Baroness Jay of Paddington

My Lords, I am sure my noble friend will not expect me to agree with the general sentiments he expressed at the beginning of his intervention.

Although my noble friend may be referring to statements reported by the media in the countries he mentioned, there was no formal discussion of the rebate during the Vienna Summit. Therefore, the Prime Minister's strong position on maintaining the UK's determination to continue that rebate stands.

The Earl of Carlisle

My Lords, while welcoming the desire of the European Union to assist the Russian Federation through its severe difficulties, many of which have been self inflicted, will the Council bear in mind that the smaller nations of central Europe, such as Latvia and Lithuania, have not yet been invited to start negotiations? Will we ensure that the technical aid which goes to the Russian Federation is matched by the technical aid to those two nations whose environment has been severely affected by the Russian Federation and its predecessor, the Soviet Union?
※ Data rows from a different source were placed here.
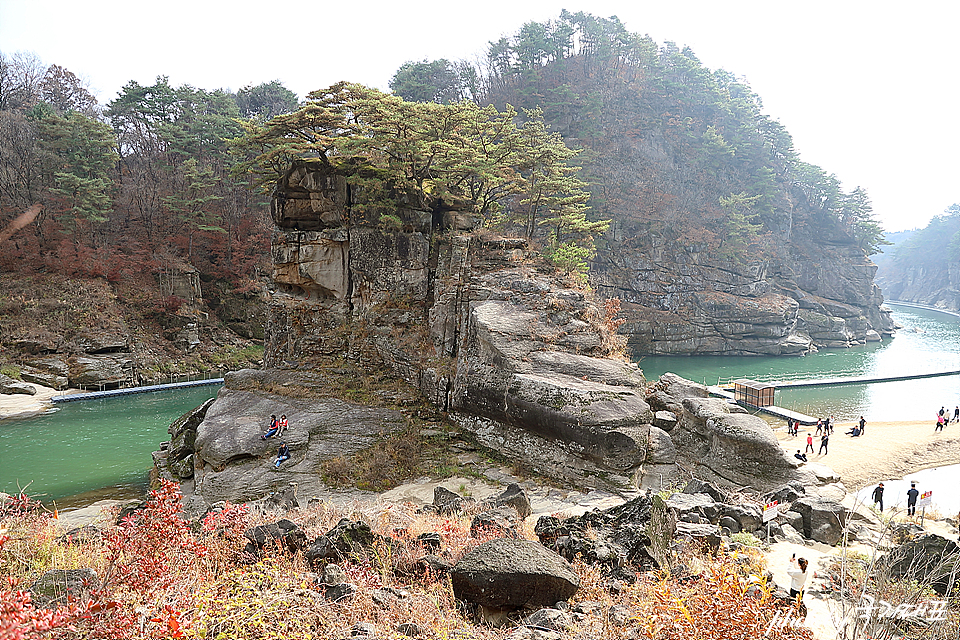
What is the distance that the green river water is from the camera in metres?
17.2

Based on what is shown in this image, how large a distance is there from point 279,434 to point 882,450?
834 inches

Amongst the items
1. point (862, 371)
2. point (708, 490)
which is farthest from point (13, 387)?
point (862, 371)

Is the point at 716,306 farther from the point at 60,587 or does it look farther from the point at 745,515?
the point at 60,587

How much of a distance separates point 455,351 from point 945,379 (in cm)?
3666

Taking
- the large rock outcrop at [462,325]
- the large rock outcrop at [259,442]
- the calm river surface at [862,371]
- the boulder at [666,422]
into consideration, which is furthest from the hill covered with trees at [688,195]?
the large rock outcrop at [259,442]

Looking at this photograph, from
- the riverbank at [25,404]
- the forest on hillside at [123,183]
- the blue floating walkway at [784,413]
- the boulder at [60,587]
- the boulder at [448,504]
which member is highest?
the forest on hillside at [123,183]

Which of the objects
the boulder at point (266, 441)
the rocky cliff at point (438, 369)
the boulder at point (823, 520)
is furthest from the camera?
the boulder at point (266, 441)

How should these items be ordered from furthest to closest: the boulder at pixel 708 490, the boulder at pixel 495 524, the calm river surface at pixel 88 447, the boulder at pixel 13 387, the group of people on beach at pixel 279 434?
the boulder at pixel 13 387 → the calm river surface at pixel 88 447 → the group of people on beach at pixel 279 434 → the boulder at pixel 708 490 → the boulder at pixel 495 524

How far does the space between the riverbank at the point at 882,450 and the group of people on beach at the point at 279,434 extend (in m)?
16.6

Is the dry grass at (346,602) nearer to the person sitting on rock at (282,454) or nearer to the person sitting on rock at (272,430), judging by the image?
the person sitting on rock at (282,454)

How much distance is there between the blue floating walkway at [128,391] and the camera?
26150 millimetres

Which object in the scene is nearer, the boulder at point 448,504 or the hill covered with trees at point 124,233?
the boulder at point 448,504

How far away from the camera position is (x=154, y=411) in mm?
25562

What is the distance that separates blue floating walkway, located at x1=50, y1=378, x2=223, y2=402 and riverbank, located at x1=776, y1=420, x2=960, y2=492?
1187 inches
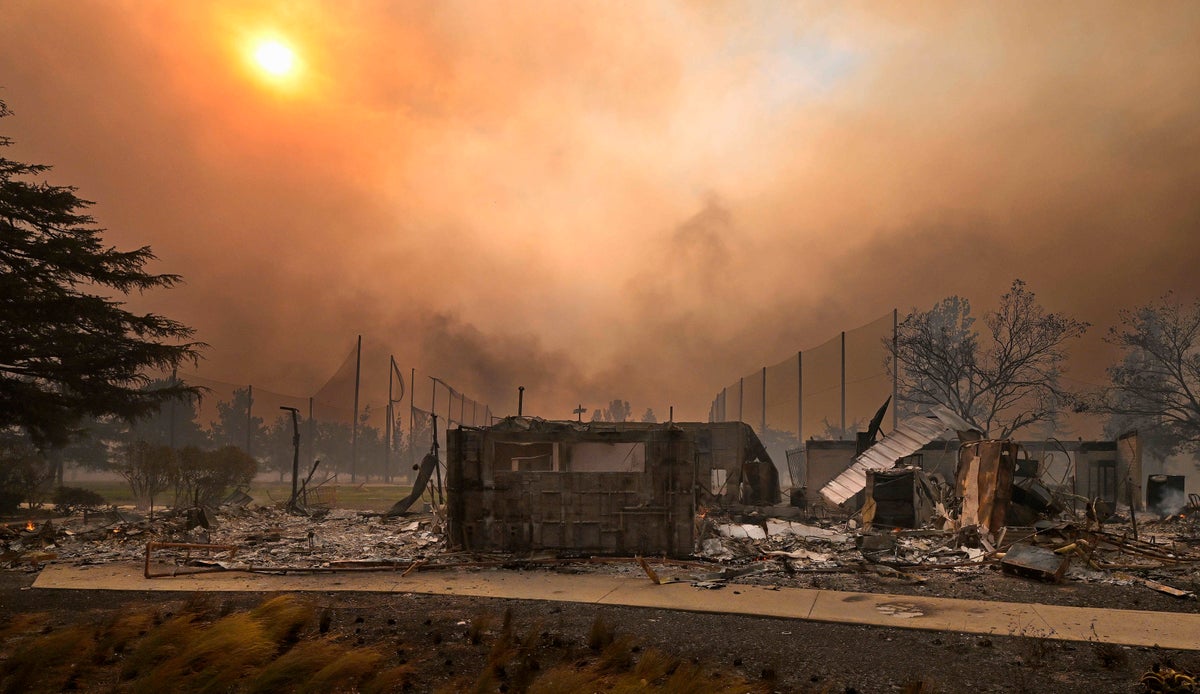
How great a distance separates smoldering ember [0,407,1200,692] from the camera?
36.0 feet

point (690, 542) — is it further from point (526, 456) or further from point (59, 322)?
point (59, 322)

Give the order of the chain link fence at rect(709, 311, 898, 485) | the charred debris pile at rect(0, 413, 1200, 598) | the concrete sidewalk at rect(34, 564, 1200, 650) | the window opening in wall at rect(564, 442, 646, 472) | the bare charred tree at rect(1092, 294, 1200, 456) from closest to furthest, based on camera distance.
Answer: the concrete sidewalk at rect(34, 564, 1200, 650), the charred debris pile at rect(0, 413, 1200, 598), the window opening in wall at rect(564, 442, 646, 472), the bare charred tree at rect(1092, 294, 1200, 456), the chain link fence at rect(709, 311, 898, 485)

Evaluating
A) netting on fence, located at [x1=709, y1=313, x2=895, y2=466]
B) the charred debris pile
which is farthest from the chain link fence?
the charred debris pile

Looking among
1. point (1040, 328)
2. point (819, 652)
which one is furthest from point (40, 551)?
point (1040, 328)

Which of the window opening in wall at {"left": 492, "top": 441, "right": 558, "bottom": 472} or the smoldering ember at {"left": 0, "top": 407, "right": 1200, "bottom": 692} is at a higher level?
the window opening in wall at {"left": 492, "top": 441, "right": 558, "bottom": 472}

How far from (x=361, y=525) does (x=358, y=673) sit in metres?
16.1

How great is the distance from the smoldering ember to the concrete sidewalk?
0.36ft

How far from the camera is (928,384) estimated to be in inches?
1880

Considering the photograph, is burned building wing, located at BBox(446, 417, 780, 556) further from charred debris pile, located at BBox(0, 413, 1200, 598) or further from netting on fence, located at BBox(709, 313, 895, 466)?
netting on fence, located at BBox(709, 313, 895, 466)

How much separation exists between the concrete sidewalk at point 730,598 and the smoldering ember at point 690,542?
11 cm

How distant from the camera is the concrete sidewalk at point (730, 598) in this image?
330 inches

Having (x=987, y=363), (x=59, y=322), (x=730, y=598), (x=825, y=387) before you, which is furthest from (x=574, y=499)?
(x=825, y=387)

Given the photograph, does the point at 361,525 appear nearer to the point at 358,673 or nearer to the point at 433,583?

Baroness Jay of Paddington

My Lords, I am grateful to the noble Earl for again raising the question of those particular countries. I hope he will have taken the point from one of my previous responses that, following the Vienna Summit, it is hoped that during the German presidency there will be an acceleration of discussions with those countries who have not yet entered into formal negotiating positions so that the dialogue can be continued in a productive way. As to aid, the Vienna Summit had a particular concern to ensure that some of the difficulties in previous years, when aid had been given to Russia and there was doubt about where it had ended up, should not be repeated. There have been some very important discussions as to how aid should be distributed. In regard to the absolute amounts being matched as between Russia and other countries, I am afraid that I am unable to give the noble Earl that assurance.

Lord Beloff

My Lords, the Leader of the House will be aware that her right honourable friend the Prime Minister has blamed the press for some of the anxieties that are being expressed about events within the European Union. Does she agree that it is enormously important for the press to report in full, to an even greater extent than it does at present, statements made by leading figures in continental countries? That, incidentally, would help to explain the point, made by the noble Lord, Lord Barnett, that there is a discrepancy in the views on whether it is desirable that enlargement should be a first priority of the European Union.
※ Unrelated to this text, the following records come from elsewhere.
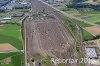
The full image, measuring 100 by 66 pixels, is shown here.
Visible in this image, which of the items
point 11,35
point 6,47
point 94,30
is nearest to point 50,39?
point 6,47

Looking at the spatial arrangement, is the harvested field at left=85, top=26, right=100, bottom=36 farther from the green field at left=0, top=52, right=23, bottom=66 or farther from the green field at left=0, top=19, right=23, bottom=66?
the green field at left=0, top=52, right=23, bottom=66

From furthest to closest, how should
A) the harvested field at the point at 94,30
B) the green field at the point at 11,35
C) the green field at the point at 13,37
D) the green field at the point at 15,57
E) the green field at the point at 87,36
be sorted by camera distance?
the harvested field at the point at 94,30 → the green field at the point at 87,36 → the green field at the point at 11,35 → the green field at the point at 13,37 → the green field at the point at 15,57

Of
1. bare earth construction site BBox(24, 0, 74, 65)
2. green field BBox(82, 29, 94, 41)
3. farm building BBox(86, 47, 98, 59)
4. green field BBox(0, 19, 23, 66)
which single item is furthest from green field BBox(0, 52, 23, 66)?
green field BBox(82, 29, 94, 41)

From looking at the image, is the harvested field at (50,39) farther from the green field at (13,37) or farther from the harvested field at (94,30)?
the harvested field at (94,30)

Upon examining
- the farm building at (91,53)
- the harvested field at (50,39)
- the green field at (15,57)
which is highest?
the harvested field at (50,39)

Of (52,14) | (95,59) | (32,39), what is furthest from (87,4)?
(95,59)

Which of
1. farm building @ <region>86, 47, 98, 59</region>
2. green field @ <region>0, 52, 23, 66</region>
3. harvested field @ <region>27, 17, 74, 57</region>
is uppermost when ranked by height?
harvested field @ <region>27, 17, 74, 57</region>

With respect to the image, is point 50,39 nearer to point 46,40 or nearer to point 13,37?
point 46,40

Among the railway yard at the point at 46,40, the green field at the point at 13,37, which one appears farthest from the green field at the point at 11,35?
the railway yard at the point at 46,40
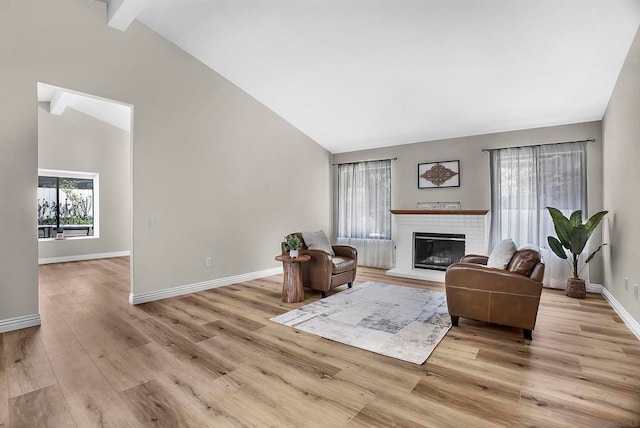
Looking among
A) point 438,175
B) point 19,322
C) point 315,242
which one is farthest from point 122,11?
point 438,175

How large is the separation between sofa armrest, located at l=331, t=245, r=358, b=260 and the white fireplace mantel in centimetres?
124

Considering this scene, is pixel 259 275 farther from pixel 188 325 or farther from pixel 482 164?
pixel 482 164

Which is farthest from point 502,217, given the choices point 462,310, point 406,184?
point 462,310

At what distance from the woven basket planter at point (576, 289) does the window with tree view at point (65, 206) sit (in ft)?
31.4

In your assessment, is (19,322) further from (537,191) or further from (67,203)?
(537,191)

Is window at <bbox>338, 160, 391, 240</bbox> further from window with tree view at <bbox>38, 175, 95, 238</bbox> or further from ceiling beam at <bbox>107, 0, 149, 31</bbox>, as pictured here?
window with tree view at <bbox>38, 175, 95, 238</bbox>

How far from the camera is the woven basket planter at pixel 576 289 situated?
4.20 meters

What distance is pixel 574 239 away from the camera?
4152 millimetres

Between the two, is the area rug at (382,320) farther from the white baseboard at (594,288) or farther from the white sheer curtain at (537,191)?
the white baseboard at (594,288)

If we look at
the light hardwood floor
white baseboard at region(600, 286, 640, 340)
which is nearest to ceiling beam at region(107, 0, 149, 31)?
the light hardwood floor

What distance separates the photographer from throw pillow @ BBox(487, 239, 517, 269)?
10.3ft

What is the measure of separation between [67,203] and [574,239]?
993cm

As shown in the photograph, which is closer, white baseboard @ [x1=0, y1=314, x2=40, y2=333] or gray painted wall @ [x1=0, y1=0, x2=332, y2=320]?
white baseboard @ [x1=0, y1=314, x2=40, y2=333]

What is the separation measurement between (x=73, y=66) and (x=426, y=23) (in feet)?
12.5
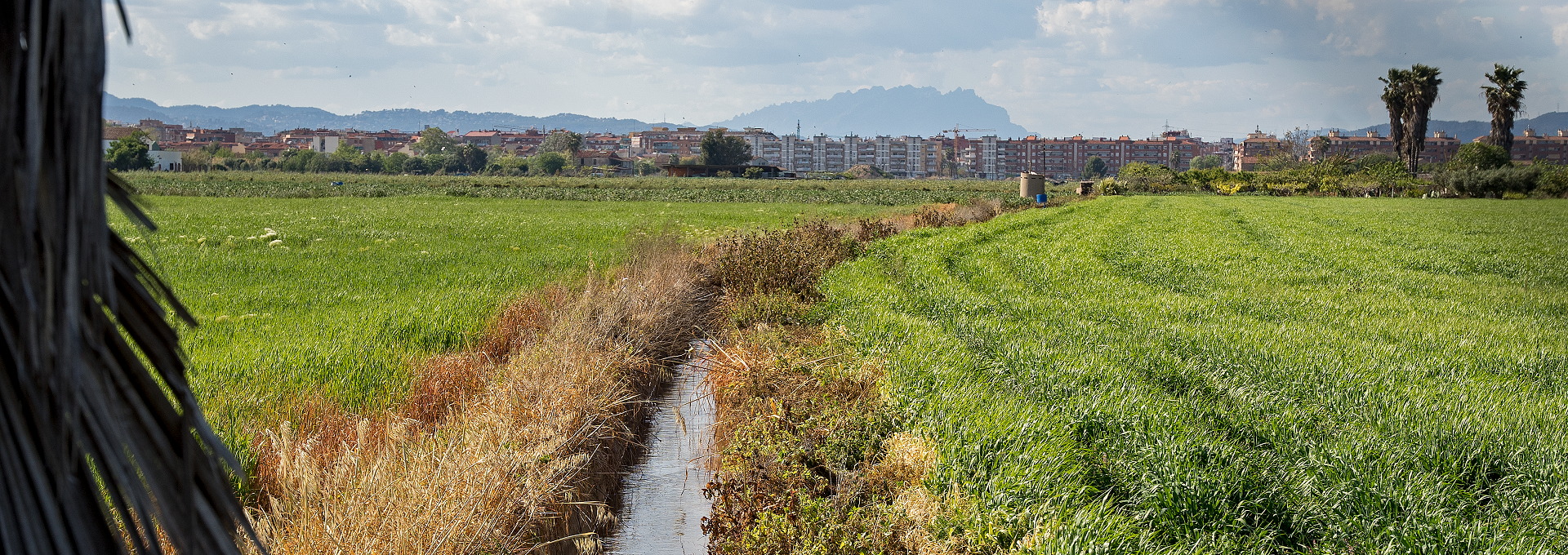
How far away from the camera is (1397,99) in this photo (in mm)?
77000

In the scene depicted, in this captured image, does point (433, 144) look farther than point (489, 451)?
Yes

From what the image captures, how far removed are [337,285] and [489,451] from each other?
9.25 m

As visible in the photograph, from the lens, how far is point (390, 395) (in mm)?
8109

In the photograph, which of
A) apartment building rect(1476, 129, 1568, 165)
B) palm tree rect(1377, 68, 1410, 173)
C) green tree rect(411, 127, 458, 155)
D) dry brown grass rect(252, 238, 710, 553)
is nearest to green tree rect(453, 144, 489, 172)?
green tree rect(411, 127, 458, 155)

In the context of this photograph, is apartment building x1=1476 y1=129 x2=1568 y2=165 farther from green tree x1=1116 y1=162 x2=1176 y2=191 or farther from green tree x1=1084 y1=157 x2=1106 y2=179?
green tree x1=1084 y1=157 x2=1106 y2=179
Baroness Jay of Paddington

My Lords, before I respond to the noble Lord, Lord Beloff, perhaps I may correct one earlier comment. I am delighted to announce that my noble friend Lady Symons has confirmed that we have now formally ratified the Treaty of Amsterdam, although this has not brought it into being. I apologise to the House for my earlier incorrect statement.
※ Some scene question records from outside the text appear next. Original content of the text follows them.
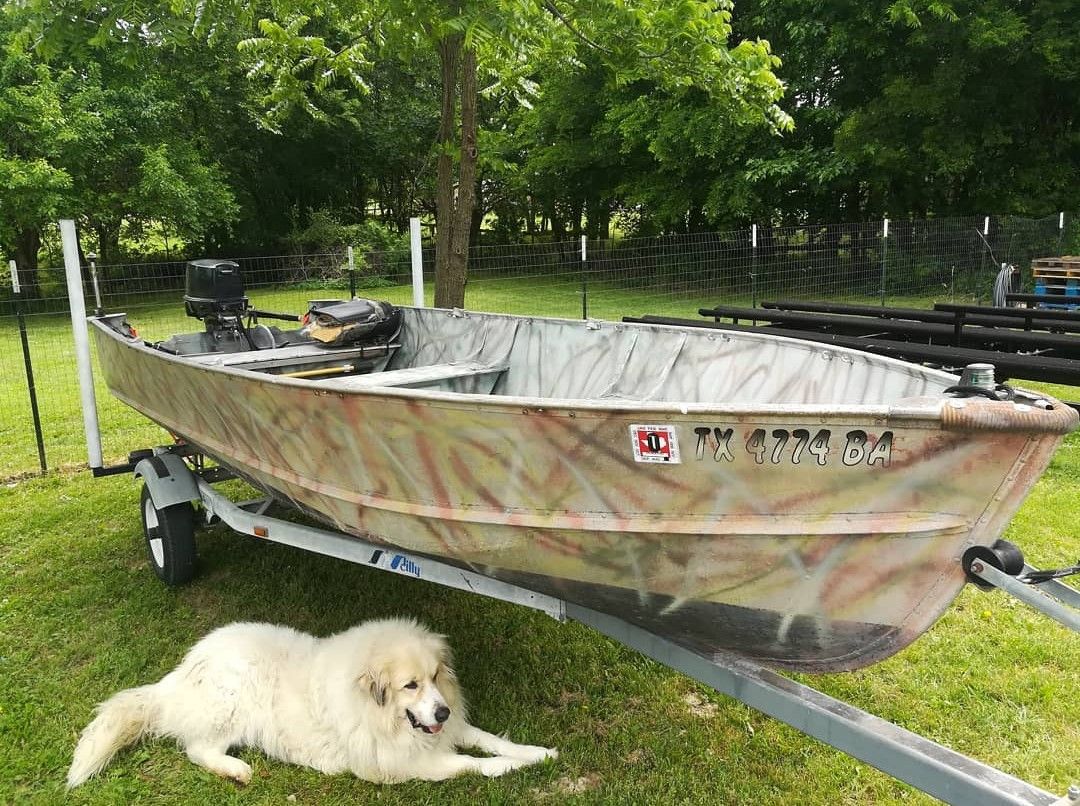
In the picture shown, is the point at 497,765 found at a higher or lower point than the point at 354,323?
lower

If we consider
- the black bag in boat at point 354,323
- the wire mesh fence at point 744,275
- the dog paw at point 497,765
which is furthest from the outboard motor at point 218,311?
the wire mesh fence at point 744,275

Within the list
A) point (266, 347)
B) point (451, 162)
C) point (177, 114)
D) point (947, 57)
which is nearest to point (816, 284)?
point (947, 57)

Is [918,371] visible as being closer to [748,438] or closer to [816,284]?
[748,438]

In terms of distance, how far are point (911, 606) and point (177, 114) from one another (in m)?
26.2

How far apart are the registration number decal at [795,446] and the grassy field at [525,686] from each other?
1.38m

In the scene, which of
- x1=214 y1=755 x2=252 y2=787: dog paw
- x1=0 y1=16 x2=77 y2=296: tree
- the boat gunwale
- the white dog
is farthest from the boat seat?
x1=0 y1=16 x2=77 y2=296: tree

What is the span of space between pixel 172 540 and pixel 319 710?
5.77 feet

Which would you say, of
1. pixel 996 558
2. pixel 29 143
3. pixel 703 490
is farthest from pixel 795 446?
pixel 29 143

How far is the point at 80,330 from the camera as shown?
5.09 meters

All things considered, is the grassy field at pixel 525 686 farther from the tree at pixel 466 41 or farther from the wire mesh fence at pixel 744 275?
the wire mesh fence at pixel 744 275

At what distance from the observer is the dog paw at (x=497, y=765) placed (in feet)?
9.30

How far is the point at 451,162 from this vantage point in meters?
7.26

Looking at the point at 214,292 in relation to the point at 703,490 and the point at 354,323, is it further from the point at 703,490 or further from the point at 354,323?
the point at 703,490

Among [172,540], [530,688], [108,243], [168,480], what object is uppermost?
[108,243]
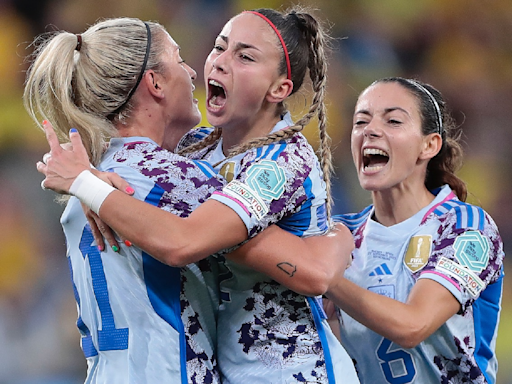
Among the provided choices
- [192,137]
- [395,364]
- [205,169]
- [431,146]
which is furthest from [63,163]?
[431,146]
To come to the comments of the noble Lord, Lord Beloff, on the position of the newspapers, it is important to encourage open debate on all of these subjects, and that point has been made, but that is very different from the simple assertion of facts that are incorrect. Some of the assertions in the past few weeks in the British media about the supposed discussion on tax harmonisation have not assisted mature general debate, which I am sure the noble Lord wants to see developed. I refer to the comments in yesterday's Observer by the right honourable gentleman Mr. Kenneth Clarke, the former Chancellor of the Exchequer. He dismissed discussion of some of the issues about tax harmonisation as hysteria and farce. It is not simply those on this side of the House who believe that some of the discussion has been distorted. The noble Lord is right that there should be open discussion, but I hope that the debate on enlargement will be more factually informed than some of the recent discussion on tax harmonisation.